OBJECTIVE - Each record is to be transcribed exactly.

DATA PROVIDED -
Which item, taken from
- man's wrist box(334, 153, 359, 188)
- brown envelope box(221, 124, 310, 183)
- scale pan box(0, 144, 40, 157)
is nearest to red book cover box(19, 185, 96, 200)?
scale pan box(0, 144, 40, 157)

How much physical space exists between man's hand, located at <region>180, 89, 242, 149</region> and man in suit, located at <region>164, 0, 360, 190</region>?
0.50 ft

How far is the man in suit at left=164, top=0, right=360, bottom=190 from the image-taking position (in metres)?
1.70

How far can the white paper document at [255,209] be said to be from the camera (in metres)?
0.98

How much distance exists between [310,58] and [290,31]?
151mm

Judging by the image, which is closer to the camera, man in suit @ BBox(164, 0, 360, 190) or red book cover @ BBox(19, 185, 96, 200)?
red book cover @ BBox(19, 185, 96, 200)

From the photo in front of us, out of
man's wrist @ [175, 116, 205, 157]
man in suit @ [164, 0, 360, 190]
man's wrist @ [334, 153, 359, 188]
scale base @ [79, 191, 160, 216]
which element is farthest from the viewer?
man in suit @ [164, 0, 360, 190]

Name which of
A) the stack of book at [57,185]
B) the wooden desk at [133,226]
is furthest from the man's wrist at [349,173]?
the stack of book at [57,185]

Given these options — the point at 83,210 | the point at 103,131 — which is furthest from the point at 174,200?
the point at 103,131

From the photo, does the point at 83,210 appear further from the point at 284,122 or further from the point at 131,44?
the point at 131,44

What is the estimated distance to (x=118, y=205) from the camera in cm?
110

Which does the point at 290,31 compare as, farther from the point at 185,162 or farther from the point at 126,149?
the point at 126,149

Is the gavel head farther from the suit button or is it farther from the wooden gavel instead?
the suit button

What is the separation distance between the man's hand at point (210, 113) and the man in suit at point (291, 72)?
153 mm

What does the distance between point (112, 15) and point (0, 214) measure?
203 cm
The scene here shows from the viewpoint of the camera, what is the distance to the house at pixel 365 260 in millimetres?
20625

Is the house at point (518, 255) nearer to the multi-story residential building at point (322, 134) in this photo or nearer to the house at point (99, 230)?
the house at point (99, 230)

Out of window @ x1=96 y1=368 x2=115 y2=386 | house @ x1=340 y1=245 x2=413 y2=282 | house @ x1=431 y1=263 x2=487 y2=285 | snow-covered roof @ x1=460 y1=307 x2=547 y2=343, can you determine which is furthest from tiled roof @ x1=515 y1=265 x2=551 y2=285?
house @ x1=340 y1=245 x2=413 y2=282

SOLVED EXERCISE -
Which item, taken from
- man's wrist box(334, 153, 359, 188)
- brown envelope box(221, 124, 310, 183)
- scale pan box(0, 144, 40, 157)
is nearest to red book cover box(19, 185, 96, 200)?
scale pan box(0, 144, 40, 157)

How much physical space exists between man's hand, located at <region>180, 89, 242, 149</region> and man in suit, located at <region>164, 0, 360, 190</region>?
0.50 ft

How far is the man in suit at left=164, top=0, right=360, bottom=190 from the image-taking position (in metres)?
1.70

How far can the white paper document at [255,209] be said to be from the camera (in metres)?
0.98

How much distance exists between [310,58] and [290,31]?
151mm

Judging by the image, which is closer to the camera, man in suit @ BBox(164, 0, 360, 190) or red book cover @ BBox(19, 185, 96, 200)?
red book cover @ BBox(19, 185, 96, 200)

From the photo in front of us, out of
man's wrist @ [175, 116, 205, 157]
man in suit @ [164, 0, 360, 190]
man's wrist @ [334, 153, 359, 188]
scale base @ [79, 191, 160, 216]
which element is farthest from the viewer?
man in suit @ [164, 0, 360, 190]

Name which of
A) the stack of book at [57,185]
B) the wooden desk at [133,226]
is furthest from the man's wrist at [349,173]?
the stack of book at [57,185]

Given these options — the point at 83,210 | the point at 103,131 — which is furthest from the point at 174,200?
the point at 103,131

From the photo, does the point at 83,210 appear further from the point at 284,122 or further from the point at 131,44?
the point at 131,44

What is the estimated distance to (x=118, y=205) from the camera in cm?
110

Which does the point at 290,31 compare as, farther from the point at 185,162 or farther from the point at 126,149?
the point at 126,149

Is the gavel head farther from the suit button or is it farther from the wooden gavel instead?
the suit button

What is the separation distance between the man's hand at point (210, 113) and the man in suit at point (291, 72)?
153 mm

What does the distance between point (112, 15) and point (0, 214) measure?
203 cm
The scene here shows from the viewpoint of the camera, what is the distance to the house at pixel 365 260 in millimetres?
20625

Is the house at point (518, 255) nearer to the multi-story residential building at point (322, 134) in this photo or nearer to the house at point (99, 230)?
the house at point (99, 230)

Out of window @ x1=96 y1=368 x2=115 y2=386 | house @ x1=340 y1=245 x2=413 y2=282 | house @ x1=431 y1=263 x2=487 y2=285 | snow-covered roof @ x1=460 y1=307 x2=547 y2=343, can you determine which is furthest from tiled roof @ x1=515 y1=265 x2=551 y2=285?
house @ x1=340 y1=245 x2=413 y2=282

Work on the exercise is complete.